But Frodo spoke of another kind of trace, Merry understood as much. A mark to be left in the memory of those trees. And perhaps Frodo was right, maybe this was what Merry had felt when they'd moved through those endless woods: that the trees would not remember them. A momentary breeze on a sunny day ruffling the leaves of a high branch, that's how he had felt in Fangorn, maybe, or a tiny animal tripping over the ground, its steps a faint shiver which barely reached the strong roots below. But the water … the Entwash would remember two weary hobbits cooling their feet in the stream and drinking from the clear sweet water until their bellies were round and full. Merry wondered if the water had taken that memory with it, over rock and stone, out of Fangorn through the grasslands of Rohan and into the Westfold until it joined the Great River and moved towards the Sea.

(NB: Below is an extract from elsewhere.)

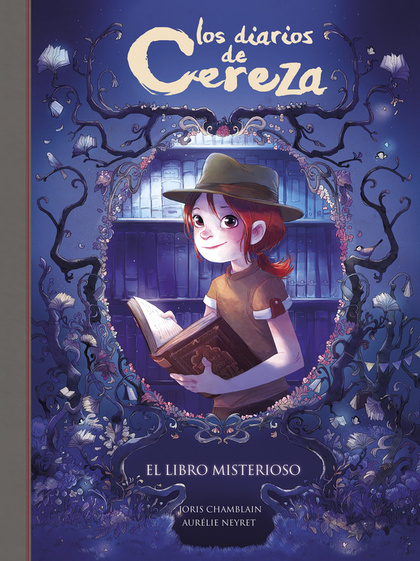 EL LIBRO MISTERIOSO (SERIE LOS DIARIOS DE CEREZA 2).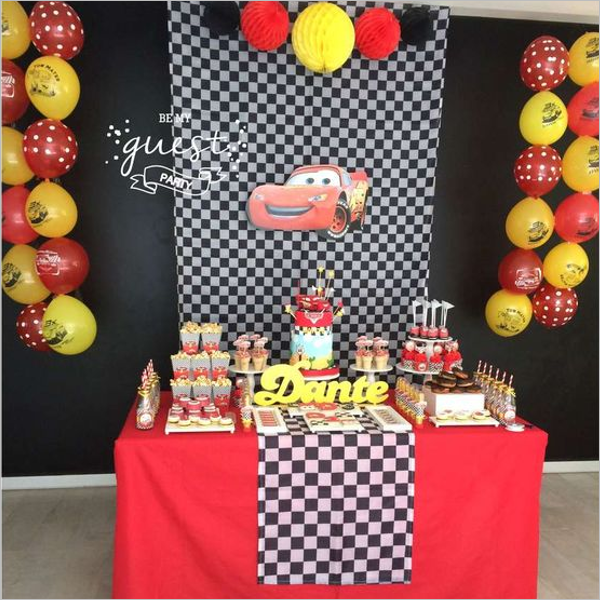 Best Birthday Party Idea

Somehow it seemed to him there had been magic in the water passing through Fangorn itself, and not only in the draughts Treebeard had offered them.

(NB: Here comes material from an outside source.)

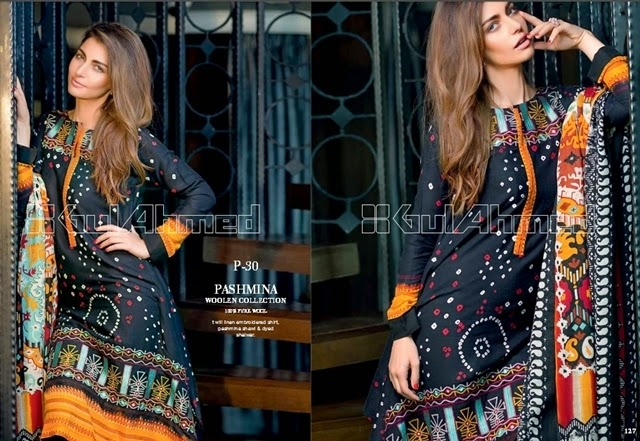 GulAhmed A/W Pashmina Woolen Collection 2014-15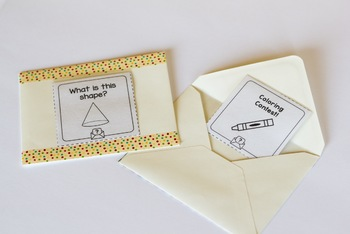 The Envelope Game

"We came with Treebeard to his home, and the sun was just about to disappear behind the trees. Wellinghall, he'd said, the place was called. But that was just a short word for hasty halflings. I am sure it takes days to say the proper Entish name." Merry saw Pippin nod again, a smile on his lips, as he listened with closed eyes. "It was getting dark and Treebeard brought out two great basins, and they were filled with water … well, it looked like water to me. But then he held his hands over them, just like this …" Merry moved both of his hands over the coloured glass in front of him, where water shimmered cool like the Anduin far below. Pippin shifted on the wall and turned around. He was watching him now, as Merry looked at his own hobbit's hands. They were so much smaller and rounder and softer than Treebeard's gnarled long-limbed fingers. "There was golden light coming from one basin, and a kind of green light from the other, bright and shady still. Like when the light shines through the leaves of the beech trees in the back of Brandy Hall's gardens."

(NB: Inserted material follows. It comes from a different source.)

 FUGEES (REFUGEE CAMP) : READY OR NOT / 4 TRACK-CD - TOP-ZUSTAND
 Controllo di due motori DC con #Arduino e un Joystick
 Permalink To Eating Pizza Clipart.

"You spent many summers under those trees," Frodo said. "I remember." He looked out over the City, a shaded expression in his eyes. Merry wondered whether there was still pain. Or maybe what he saw was something akin to the sad joy which sometimes had shone through Frodo's voice when they had found themselves under a night sky sparkling with stars on their tramps around the Shire.
"I didn't know you liked that place," Pippin said from the wall. "Those beeches are nice big trees."
"That was before you came along. After that I spent my summers chasing after this little Took cousin of mine who wouldn't be satisfied until he knew all the chickens and had jumped onto each and every bale of straw up in the barns."
Pippin winked at him, and for a moment Merry only wanted to reach over and touch him.
"I was with Berilac and Merimas then," he explained.
"I remember the beech trees," Frodo said. "And the smells … the air was full of thyme and dile and targon and Cook's onions."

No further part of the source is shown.